In terms of people who inspire me there are so many, from the famous like David Attenborough and Sylvia Earle to some of the amazing planeteers I’m lucky enough to be friends with.
I recently went on a trip to the Great Barrier Reef and was lucky enough to hang out with Lauren Hill, who is an incredible voice for our oceans, and a beautiful surfer. If I can spread the word half as far and surf half as well as her then I’ll be happy.
Where did you get your mermaid tail from and how do you move in it? The mermaid tail was initially for work at the aquarium, but now it’s strictly for conservation and fun. It’s got a built in mono-fin so it’s really made for swimming in, it’s impossible to move on land but in the water it’s heaps of fun.
Tell us about your life as a real mermaid? I look at mermaiding as a great way to get people into ocean conservation. Earlier this year I did some public education stuff and a parade as a mermaid and the media coverage was huge and it raised so much awareness about the opening up of our marine sanctuaries to fishing (http://www.dailytelegraph.com.au/newslocal/northern-beaches/sea-creatures-protest-against-marine-sanctuary-zones-being-opened-for-fishing/story-fngr8hax-1226753655183).
Anything that gets people to reconnect with the magic of the ocean is awesome.

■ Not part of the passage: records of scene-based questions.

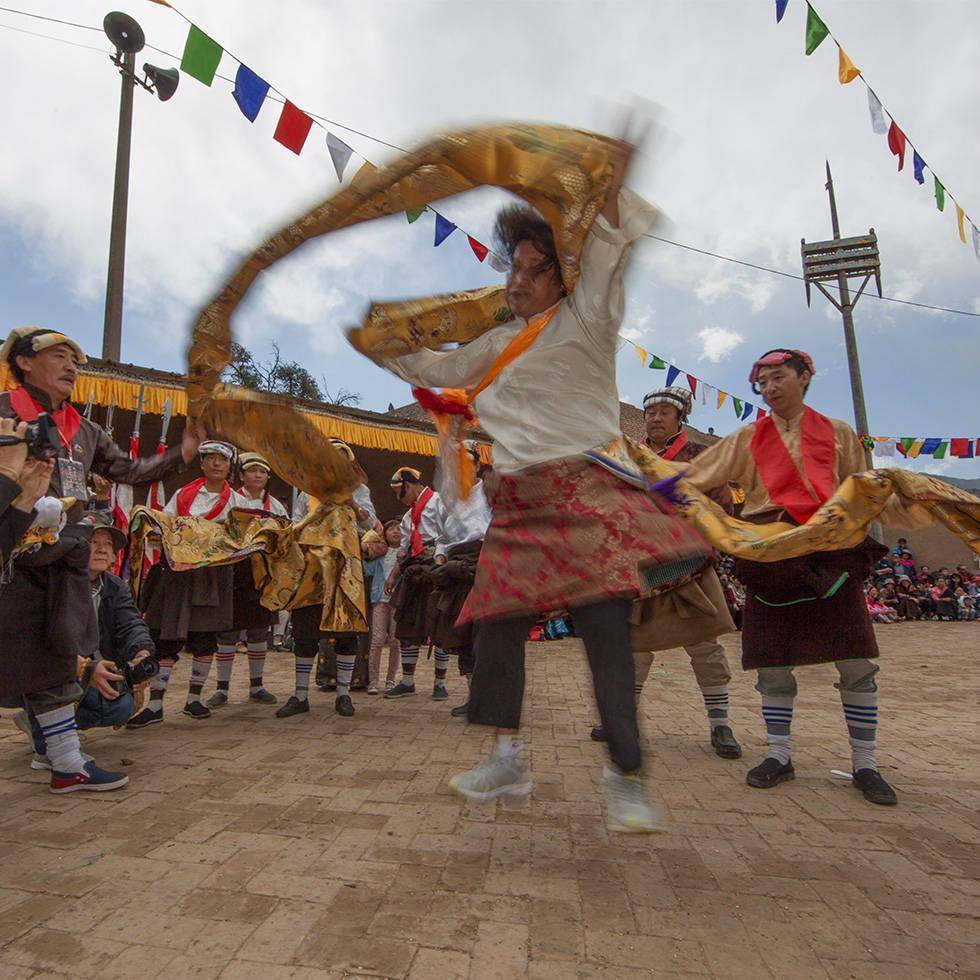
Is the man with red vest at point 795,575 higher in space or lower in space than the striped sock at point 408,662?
higher

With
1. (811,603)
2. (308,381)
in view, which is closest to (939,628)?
(811,603)

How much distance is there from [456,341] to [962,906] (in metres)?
2.34

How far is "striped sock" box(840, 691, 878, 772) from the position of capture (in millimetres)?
2992

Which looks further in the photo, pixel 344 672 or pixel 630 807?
pixel 344 672

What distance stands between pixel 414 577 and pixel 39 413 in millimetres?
3031

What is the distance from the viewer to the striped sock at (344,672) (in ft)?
15.7

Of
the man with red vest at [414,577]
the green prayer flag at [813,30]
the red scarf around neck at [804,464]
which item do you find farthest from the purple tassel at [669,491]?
the green prayer flag at [813,30]

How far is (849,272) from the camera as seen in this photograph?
1662 centimetres

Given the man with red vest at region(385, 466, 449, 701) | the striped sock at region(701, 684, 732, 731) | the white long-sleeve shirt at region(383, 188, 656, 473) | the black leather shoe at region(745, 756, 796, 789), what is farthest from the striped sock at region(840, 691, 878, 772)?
the man with red vest at region(385, 466, 449, 701)

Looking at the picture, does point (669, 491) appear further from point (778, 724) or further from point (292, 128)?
point (292, 128)

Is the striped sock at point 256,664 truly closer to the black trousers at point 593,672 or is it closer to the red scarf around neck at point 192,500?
the red scarf around neck at point 192,500

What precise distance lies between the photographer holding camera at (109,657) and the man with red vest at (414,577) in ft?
6.71

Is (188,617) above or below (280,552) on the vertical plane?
below

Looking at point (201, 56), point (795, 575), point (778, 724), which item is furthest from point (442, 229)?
point (778, 724)
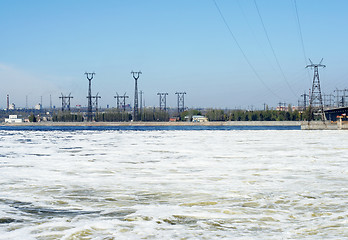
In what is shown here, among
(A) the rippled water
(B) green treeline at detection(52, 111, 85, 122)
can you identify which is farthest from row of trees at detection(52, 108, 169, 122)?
(A) the rippled water

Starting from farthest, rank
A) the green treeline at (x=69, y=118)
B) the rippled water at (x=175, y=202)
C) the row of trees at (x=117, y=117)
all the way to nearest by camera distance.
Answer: the green treeline at (x=69, y=118)
the row of trees at (x=117, y=117)
the rippled water at (x=175, y=202)

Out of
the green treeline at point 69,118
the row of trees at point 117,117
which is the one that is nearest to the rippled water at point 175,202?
the row of trees at point 117,117

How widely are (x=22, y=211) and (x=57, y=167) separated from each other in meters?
5.26

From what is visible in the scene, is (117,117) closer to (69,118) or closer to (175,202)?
(69,118)

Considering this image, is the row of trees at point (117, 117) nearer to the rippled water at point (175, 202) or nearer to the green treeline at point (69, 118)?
the green treeline at point (69, 118)

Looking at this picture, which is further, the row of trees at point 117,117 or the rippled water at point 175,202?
the row of trees at point 117,117

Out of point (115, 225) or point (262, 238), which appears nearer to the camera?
point (262, 238)

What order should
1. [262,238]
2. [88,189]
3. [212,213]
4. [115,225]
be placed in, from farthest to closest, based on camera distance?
[88,189] < [212,213] < [115,225] < [262,238]

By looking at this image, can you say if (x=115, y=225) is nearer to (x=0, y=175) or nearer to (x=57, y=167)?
Answer: (x=0, y=175)

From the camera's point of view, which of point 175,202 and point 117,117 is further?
point 117,117

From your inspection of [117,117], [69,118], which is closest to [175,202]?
[117,117]

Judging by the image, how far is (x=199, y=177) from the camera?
373 inches

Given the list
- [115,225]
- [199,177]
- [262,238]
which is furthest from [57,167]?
[262,238]

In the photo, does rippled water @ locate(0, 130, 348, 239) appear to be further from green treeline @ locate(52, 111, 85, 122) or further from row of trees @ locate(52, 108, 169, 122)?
green treeline @ locate(52, 111, 85, 122)
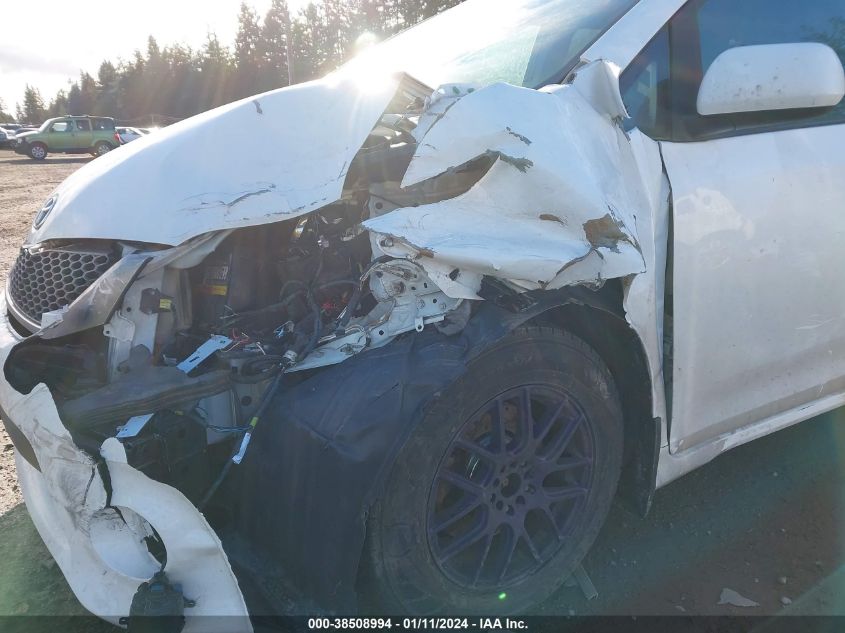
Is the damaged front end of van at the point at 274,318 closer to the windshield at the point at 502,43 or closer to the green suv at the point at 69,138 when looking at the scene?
the windshield at the point at 502,43

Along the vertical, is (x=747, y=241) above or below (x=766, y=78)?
below

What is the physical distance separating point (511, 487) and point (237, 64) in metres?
53.8

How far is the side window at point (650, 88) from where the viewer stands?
2004mm

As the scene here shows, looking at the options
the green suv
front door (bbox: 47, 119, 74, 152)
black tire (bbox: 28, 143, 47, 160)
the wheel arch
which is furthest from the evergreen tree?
the wheel arch

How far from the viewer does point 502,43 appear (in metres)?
2.51

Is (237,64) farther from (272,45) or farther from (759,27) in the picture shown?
(759,27)

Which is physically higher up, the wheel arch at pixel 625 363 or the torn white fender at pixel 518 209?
the torn white fender at pixel 518 209

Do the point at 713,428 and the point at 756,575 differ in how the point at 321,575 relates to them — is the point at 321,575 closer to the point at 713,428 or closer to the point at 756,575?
the point at 713,428

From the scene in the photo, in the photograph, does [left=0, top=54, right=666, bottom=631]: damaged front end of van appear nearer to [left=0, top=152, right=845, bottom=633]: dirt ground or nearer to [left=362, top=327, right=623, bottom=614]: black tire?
[left=362, top=327, right=623, bottom=614]: black tire

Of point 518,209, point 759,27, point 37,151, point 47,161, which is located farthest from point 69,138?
point 518,209

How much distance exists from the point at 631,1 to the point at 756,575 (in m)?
2.18

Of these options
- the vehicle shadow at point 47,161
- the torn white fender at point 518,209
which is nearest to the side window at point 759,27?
the torn white fender at point 518,209

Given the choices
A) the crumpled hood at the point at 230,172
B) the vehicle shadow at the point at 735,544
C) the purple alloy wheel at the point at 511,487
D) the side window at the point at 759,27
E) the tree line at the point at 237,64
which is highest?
the tree line at the point at 237,64

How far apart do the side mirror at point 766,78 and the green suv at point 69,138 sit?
30.3 m
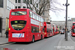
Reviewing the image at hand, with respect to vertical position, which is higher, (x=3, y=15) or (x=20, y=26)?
(x=3, y=15)

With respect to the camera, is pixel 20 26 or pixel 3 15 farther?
pixel 3 15

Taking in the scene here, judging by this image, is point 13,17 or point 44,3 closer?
point 13,17

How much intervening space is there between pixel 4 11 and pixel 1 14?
95cm

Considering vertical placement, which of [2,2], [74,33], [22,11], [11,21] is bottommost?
[74,33]

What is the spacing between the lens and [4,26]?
28.8 m

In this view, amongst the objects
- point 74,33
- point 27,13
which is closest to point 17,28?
point 27,13

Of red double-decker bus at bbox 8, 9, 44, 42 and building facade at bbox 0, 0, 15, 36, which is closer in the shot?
red double-decker bus at bbox 8, 9, 44, 42

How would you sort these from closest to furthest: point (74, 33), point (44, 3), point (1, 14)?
1. point (1, 14)
2. point (44, 3)
3. point (74, 33)

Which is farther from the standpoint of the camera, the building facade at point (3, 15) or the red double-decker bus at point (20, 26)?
the building facade at point (3, 15)

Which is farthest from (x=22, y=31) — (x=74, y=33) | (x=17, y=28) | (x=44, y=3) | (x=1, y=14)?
(x=74, y=33)

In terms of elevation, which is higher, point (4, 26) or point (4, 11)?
point (4, 11)

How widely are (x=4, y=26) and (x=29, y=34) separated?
46.2 ft

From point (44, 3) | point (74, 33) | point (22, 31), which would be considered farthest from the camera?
point (74, 33)

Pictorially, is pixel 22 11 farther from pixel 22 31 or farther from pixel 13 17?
pixel 22 31
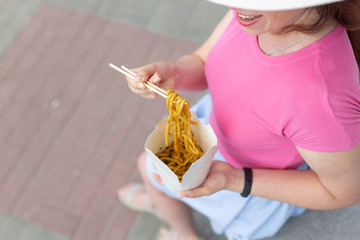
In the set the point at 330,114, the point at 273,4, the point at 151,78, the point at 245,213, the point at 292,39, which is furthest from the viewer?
the point at 245,213

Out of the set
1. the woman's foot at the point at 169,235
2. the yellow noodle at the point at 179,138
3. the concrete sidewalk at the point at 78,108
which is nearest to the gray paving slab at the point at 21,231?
the concrete sidewalk at the point at 78,108

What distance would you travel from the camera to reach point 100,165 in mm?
3094

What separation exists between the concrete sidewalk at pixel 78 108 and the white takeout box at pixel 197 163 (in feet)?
3.28

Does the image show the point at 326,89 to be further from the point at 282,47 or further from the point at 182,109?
the point at 182,109

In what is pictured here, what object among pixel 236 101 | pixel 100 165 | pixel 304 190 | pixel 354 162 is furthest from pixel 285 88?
pixel 100 165

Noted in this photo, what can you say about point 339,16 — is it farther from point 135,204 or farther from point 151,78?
point 135,204

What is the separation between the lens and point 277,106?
1.34 meters

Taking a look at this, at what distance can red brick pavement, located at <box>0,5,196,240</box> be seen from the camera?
295 centimetres

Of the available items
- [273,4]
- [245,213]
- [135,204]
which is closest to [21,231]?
[135,204]

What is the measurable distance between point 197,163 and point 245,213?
2.11ft

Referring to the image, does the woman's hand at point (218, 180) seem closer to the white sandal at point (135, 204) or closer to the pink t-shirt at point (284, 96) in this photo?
the pink t-shirt at point (284, 96)

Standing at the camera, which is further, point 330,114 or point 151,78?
point 151,78

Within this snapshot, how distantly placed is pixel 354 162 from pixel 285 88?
1.20 feet

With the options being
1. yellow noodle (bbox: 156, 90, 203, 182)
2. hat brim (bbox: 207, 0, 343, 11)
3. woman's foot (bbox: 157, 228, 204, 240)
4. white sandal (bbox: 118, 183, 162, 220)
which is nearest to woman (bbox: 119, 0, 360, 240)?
hat brim (bbox: 207, 0, 343, 11)
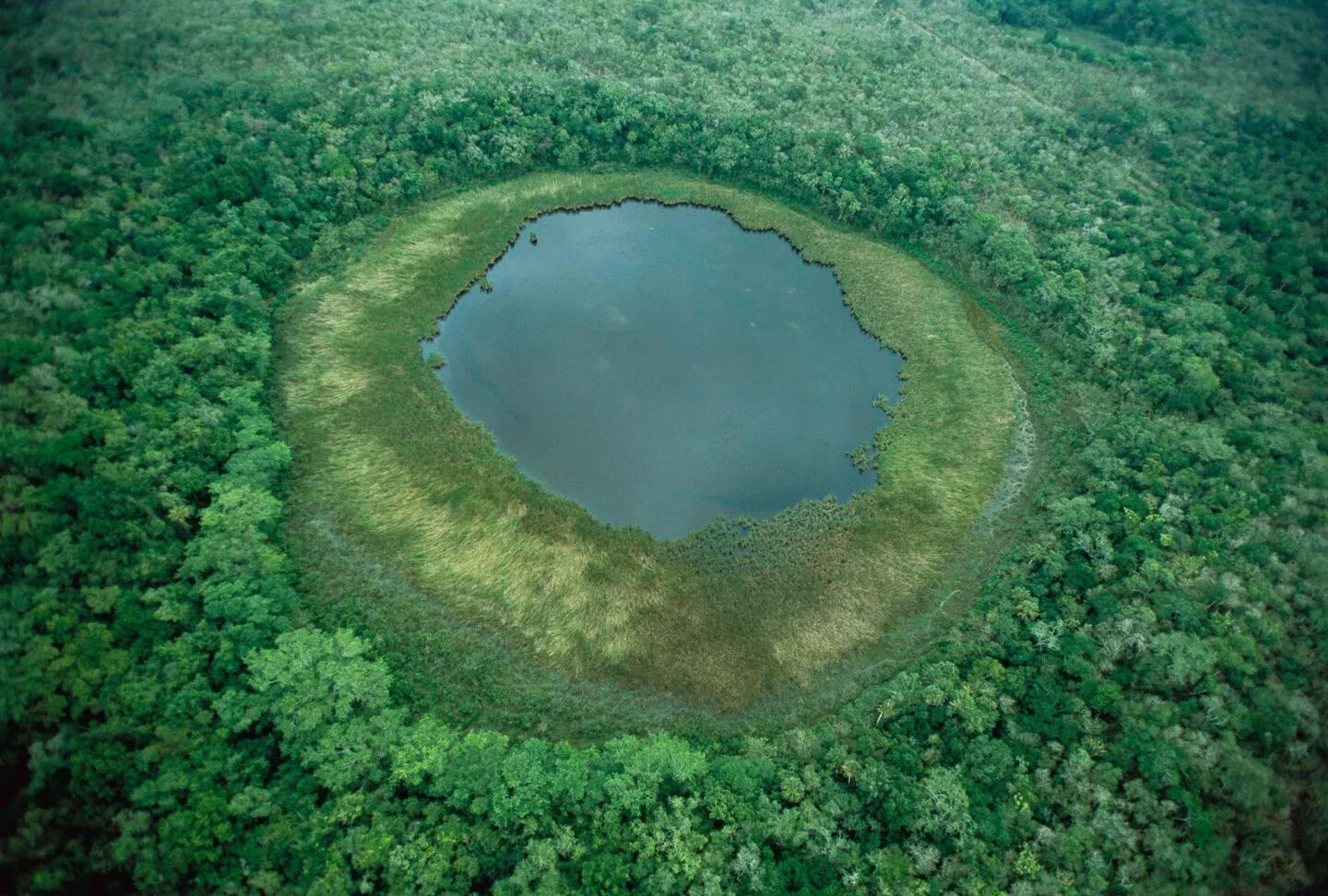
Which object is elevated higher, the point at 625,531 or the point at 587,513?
the point at 587,513

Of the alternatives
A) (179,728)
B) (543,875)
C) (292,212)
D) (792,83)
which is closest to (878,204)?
(792,83)

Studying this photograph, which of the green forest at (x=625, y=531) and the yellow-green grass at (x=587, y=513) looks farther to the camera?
the yellow-green grass at (x=587, y=513)

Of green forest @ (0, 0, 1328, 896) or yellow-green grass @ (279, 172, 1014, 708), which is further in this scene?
yellow-green grass @ (279, 172, 1014, 708)

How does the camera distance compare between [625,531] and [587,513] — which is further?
[587,513]

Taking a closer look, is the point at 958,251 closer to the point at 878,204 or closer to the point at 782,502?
the point at 878,204
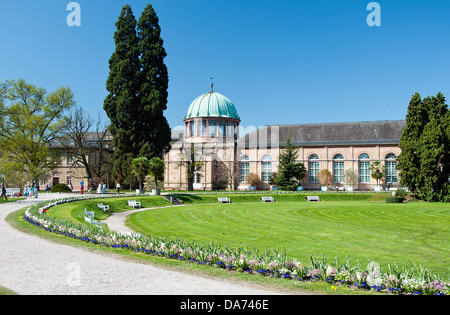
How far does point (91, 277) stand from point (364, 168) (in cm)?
5269

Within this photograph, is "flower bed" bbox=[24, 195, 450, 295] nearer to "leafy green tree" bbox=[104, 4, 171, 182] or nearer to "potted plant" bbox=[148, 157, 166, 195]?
"potted plant" bbox=[148, 157, 166, 195]

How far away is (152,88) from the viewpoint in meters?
42.1

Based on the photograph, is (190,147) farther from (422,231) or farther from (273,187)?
(422,231)

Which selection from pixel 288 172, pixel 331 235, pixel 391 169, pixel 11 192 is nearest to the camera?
pixel 331 235

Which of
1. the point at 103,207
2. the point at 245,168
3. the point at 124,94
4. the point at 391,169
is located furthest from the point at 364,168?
the point at 103,207

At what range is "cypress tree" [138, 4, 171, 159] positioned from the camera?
41.3 meters

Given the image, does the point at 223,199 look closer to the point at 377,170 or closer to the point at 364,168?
the point at 377,170

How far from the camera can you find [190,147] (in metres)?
53.3

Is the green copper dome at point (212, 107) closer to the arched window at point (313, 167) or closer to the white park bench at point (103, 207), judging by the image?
the arched window at point (313, 167)

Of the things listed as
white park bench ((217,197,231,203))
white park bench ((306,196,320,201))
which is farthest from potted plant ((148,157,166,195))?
white park bench ((306,196,320,201))

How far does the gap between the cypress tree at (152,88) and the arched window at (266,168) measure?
63.0 feet

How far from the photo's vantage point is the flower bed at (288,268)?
20.7 ft

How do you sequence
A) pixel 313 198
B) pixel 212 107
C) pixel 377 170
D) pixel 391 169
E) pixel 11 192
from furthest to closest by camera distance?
pixel 212 107 → pixel 391 169 → pixel 377 170 → pixel 313 198 → pixel 11 192

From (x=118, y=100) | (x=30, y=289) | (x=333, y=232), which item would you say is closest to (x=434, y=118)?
(x=333, y=232)
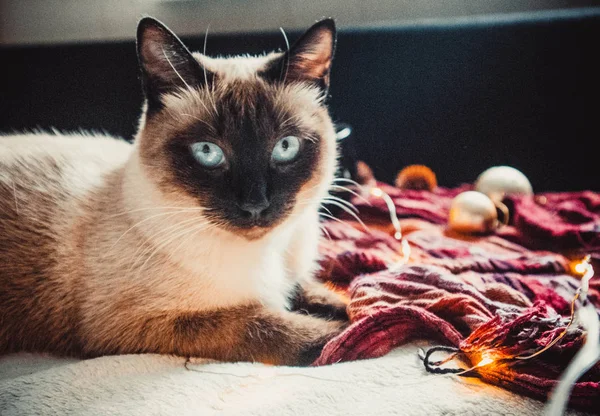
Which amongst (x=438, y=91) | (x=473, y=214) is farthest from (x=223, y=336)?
(x=438, y=91)

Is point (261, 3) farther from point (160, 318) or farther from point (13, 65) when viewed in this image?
point (160, 318)

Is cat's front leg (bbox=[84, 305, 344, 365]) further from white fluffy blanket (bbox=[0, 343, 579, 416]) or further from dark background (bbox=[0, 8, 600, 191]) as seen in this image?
dark background (bbox=[0, 8, 600, 191])

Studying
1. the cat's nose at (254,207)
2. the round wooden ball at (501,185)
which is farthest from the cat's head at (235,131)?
the round wooden ball at (501,185)

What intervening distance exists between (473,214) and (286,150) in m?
0.88

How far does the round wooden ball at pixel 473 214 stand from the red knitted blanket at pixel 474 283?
4cm

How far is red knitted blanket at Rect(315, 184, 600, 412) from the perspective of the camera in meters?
0.88

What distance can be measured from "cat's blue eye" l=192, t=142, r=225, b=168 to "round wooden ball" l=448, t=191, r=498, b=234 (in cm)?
99

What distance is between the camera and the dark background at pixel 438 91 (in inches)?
82.6

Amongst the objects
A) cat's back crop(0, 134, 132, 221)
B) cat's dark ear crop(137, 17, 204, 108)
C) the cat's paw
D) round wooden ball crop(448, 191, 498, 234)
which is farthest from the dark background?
the cat's paw

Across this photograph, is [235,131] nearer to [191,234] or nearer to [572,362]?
[191,234]

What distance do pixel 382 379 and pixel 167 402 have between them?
38 cm

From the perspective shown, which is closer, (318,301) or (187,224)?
(187,224)

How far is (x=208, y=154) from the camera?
1.02m

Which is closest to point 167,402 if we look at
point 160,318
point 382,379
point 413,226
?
point 160,318
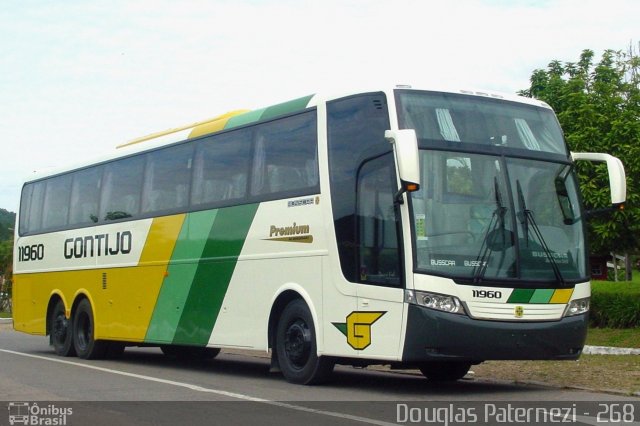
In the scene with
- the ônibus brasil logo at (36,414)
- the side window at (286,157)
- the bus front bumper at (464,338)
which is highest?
the side window at (286,157)

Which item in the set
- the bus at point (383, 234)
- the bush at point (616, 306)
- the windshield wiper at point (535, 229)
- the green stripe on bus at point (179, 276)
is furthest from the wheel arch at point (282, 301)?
the bush at point (616, 306)

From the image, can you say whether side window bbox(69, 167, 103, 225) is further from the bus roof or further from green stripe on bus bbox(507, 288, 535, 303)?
green stripe on bus bbox(507, 288, 535, 303)

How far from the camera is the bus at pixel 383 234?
11680 millimetres

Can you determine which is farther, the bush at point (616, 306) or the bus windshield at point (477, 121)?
the bush at point (616, 306)

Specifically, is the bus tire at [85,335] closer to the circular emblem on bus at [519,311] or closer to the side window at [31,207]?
the side window at [31,207]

What do the next 5 years hold for Alice Forrest? I’m hoping to improve my surfing and keep saving the world. Hopefully within the next 5 years we stop fracking in Australia, stop the expansion of industrialisation at the reef, get rid of shark nets and drumlines, expand our marine sanctuaries and get bottle refund systems Australia-wide. I think it’s possible. So I’ll keep fighting for those, keep travelling, keep adventuring and keep setting my seconds on fire!